Xin Zekun, Lv Ruhong, Liu Wei, Wang Shenghan, Gao Qiang, Zhang Bao, Sun Guangyu
Department of Urology, Aerospace Center Hospital, Beijing, China.
School of Computer and Information Technology, Beijing Jiaotong University, Beijing, China.
PeerJ Comput Sci. 2024 Jan 4;10:e1768. doi: 10.7717/peerj-cs.1768. eCollection 2024.

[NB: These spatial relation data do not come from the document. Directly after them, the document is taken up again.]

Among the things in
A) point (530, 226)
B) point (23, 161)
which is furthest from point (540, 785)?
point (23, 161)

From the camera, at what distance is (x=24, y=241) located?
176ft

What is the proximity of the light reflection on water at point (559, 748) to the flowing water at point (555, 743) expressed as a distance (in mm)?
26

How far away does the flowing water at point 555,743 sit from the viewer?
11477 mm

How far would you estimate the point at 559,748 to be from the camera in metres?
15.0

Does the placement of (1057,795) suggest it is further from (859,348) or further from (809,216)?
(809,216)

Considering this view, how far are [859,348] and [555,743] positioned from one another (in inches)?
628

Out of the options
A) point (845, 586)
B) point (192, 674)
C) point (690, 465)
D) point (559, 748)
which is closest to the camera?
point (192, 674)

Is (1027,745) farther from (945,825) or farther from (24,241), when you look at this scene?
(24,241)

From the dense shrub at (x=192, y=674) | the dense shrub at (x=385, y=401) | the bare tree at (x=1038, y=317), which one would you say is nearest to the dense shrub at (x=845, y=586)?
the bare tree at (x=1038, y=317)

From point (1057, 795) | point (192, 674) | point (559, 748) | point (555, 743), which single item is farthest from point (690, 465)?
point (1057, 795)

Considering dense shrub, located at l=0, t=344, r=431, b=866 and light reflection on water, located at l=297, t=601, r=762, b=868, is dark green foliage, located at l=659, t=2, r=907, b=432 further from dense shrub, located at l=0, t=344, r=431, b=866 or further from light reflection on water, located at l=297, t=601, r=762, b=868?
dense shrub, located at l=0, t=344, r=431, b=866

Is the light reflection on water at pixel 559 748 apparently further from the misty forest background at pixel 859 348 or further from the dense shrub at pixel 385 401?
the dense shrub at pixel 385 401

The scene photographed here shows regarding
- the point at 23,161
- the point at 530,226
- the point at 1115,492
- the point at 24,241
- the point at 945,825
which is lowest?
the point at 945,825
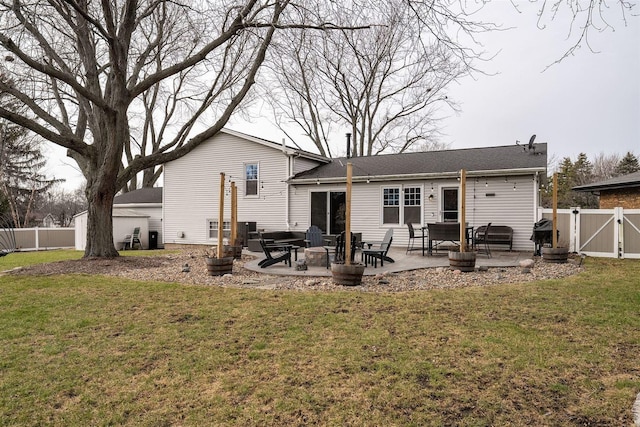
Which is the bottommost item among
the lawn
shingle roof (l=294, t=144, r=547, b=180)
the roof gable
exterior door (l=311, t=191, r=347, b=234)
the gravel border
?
the lawn

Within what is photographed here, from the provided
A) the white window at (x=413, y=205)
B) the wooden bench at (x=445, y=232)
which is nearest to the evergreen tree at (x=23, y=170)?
the white window at (x=413, y=205)

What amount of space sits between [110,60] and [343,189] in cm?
821

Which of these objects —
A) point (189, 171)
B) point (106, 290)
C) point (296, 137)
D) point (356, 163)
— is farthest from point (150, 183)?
point (106, 290)

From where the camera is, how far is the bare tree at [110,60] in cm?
871

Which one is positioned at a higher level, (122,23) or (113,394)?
(122,23)

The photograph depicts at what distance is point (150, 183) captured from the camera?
28938mm

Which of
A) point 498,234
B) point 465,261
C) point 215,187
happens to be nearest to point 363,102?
point 215,187

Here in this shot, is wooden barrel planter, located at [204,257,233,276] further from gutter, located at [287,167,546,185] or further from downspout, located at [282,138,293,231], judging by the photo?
downspout, located at [282,138,293,231]

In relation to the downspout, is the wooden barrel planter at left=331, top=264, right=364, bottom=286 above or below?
below

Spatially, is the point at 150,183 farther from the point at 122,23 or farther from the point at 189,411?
the point at 189,411

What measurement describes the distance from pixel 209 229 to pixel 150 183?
49.3ft

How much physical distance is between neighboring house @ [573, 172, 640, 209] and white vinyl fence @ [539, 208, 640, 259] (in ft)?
13.2

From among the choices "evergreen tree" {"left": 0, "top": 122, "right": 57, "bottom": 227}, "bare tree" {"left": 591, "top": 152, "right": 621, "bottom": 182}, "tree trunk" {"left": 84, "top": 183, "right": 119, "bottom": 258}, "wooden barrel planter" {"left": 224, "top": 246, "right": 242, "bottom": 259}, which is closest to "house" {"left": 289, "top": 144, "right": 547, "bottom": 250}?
"wooden barrel planter" {"left": 224, "top": 246, "right": 242, "bottom": 259}

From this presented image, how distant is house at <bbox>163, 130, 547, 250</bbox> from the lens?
1191 cm
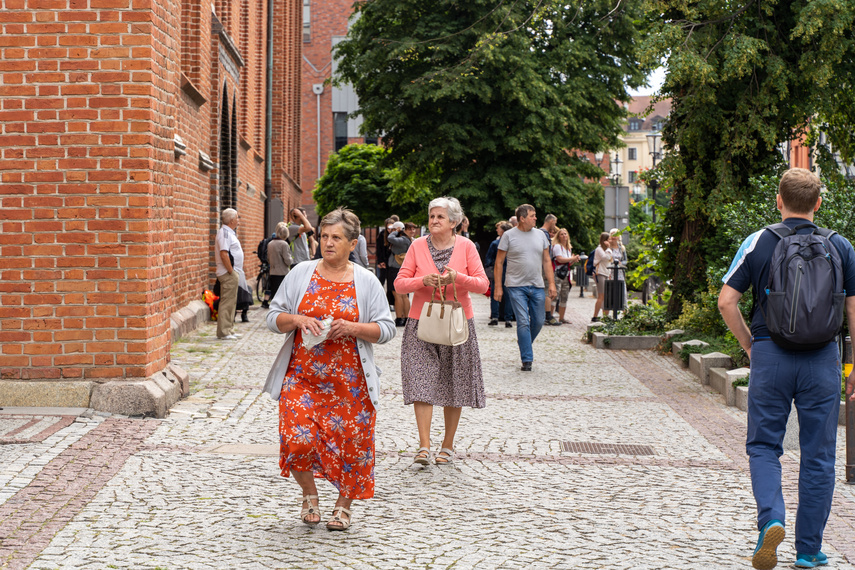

Feature selection plays a crucial role in classification tasks as part of the data preprocessing process. Effective feature selection can improve the robustness and interpretability of learning algorithms, and accelerate model learning. However, traditional statistical methods for feature selection are no longer practical in the context of high-dimensional data due to the computationally complex. Ensemble learning, a prominent learning method in machine learning, has demonstrated exceptional performance, particularly in classification problems. To address the issue, we propose a three-stage feature selection algorithm framework for high-dimensional data based on ensemble learning (EFS-GINI). Firstly, highly linearly correlated features are eliminated using the Spearman coefficient. Then, a feature selector based on the F-test is employed for the first stage selection. For the second stage, four feature subsets are formed using mutual information (MI), ReliefF, SURF, and SURF* filters in parallel. The third stage involves feature selection using a combinator based on GINI coefficient. Finally, a soft voting approach is proposed to employ for classification, including decision tree, naive Bayes, support vector machine (SVM), k-nearest neighbors (KNN) and random forest classifiers. To demonstrate the effectiveness and efficiency of the proposed algorithm, eight high-dimensional datasets are used and five feature selection methods are employed to compare with our proposed algorithm. Experimental results show that our method effectively enhances the accuracy and speed of feature selection. Moreover, to explore the biological significance of the proposed algorithm, we apply it on the renal cell carcinoma dataset GSE40435 from the Gene Expression Omnibus database. Two feature genes, NOP2 and NSUN5, are selected by our proposed algorithm. They are directly involved in regulating m5c RNA modification, which reveals the biological importance of EFS-GINI. Through bioinformatics analysis, we shows that m5C-related genes play an important role in the occurrence and progression of renal cell carcinoma, and are expected to become an important marker to predict the prognosis of patients.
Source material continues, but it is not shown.